En premier lieu, une profonde division est apparue entre la haute hiérarchie et la base combattante. Plusieurs capitaines et chefs d'unité kurdes ont filtré des informations révélant que leurs dirigeants négociaient avec l'administration Trump et avec le gouvernement israélien de Netanyahu. Cependant, la majorité des commandants intermédiaires et des troupes refusaient de mourir dans une guerre qu'ils percevaient comme étrangère, un conflit essentiellement motivé par les intérêts de Washington et de Tel-Aviv. Ils n'étaient pas prêts à devenir de « la chair à canon » pour renverser le régime iranien sans garanties claires que, une fois l'objectif atteint, les aspirations kurdes à l'autonomie ou à l'autodétermination seraient respectées. Cette fracture entre l'élite politique-militaire et les combattants de terrain a paralysé toute opération conjointe.

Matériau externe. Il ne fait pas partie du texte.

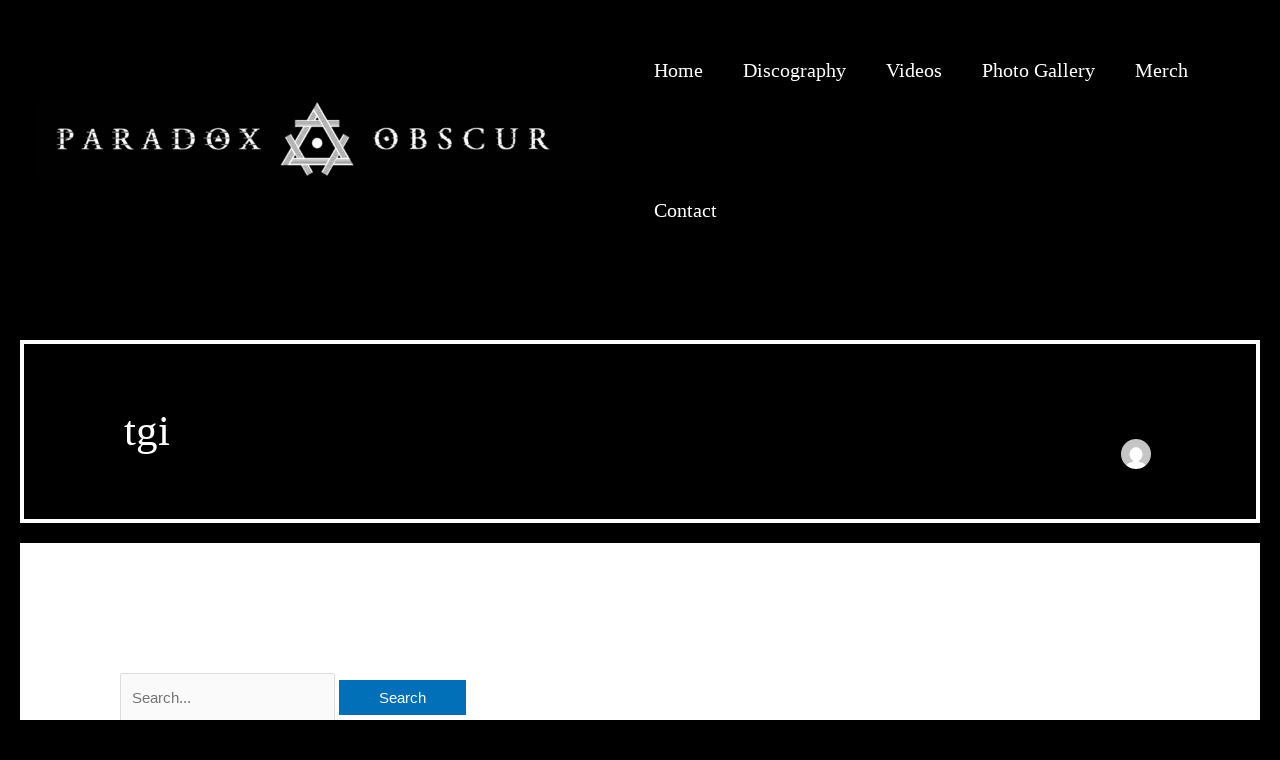

--- FILE ---
content_type: text/css
request_url: https://paradoxobscur.com/gggg/themes/theme-child/style.css?ver=1.0.0
body_size: 86
content:
/**
Theme Name: theme-child
Version: 1.0.0
Template: astra
*/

Ce manque d'unité interne a contraint la Coalition (formée récemment par plusieurs partis kurdes) à adopter une position de neutralité pragmatique. Malgré l'armement initial fourni par Israël et les États-Unis, les dirigeants kurdes ont compris qu'ils ne disposaient pas du soutien suffisant de leurs propres rangs pour lancer une offensive. Forcer leur participation aurait créé un risque réel de fracture interne ou même de soulèvements, ce que aucun commandement ne pouvait se permettre dans un contexte déjà volatile.
En second lieu, la crainte de représailles dévastatrices de la part de l'Iran, et potentiellement de la Turquie, pesait lourdement. Les Kurdes, historiquement divisés entre quatre pays (Iran, Irak, Turquie et Syrie), connaissent mieux que quiconque le prix à payer pour défier des puissances régionales sans soutien solide. Conscient de ce risque, l'Iran a lancé des attaques ciblées contre des positions kurdes dans le nord de l'Irak, précisément pour dissuader toute implication. Ces bombardements ont servi de message clair: toute tentative d'ouvrir un front kurde depuis le territoire irakien serait réprimée avec force. La menace d'une escalade plus grande, pouvant également impliquer Ankara (historiquement hostile à tout renforcement kurde), a renforcé la prudence.
« Nous n'attaquerons pas l'Iran, ni ne défendrons le régime actuel. Nous avons choisi une troisième voie... notre cause est différente. » (Haftan, 2026)
Enfin, le calcul stratégique des dirigeants kurdes de haut niveau les a conduits à écarter toute opération offensive. La première et la deuxième livraison d'armes par Israël et les États-Unis sont restées inutilisées sur le front iranien. Ce fait a suscité la controverse, car le propre président Trump a déclaré que les Kurdes avaient gardé les armes envoyées par son gouvernement, ce qui reflète la frustration américaine face à l'échec du plan.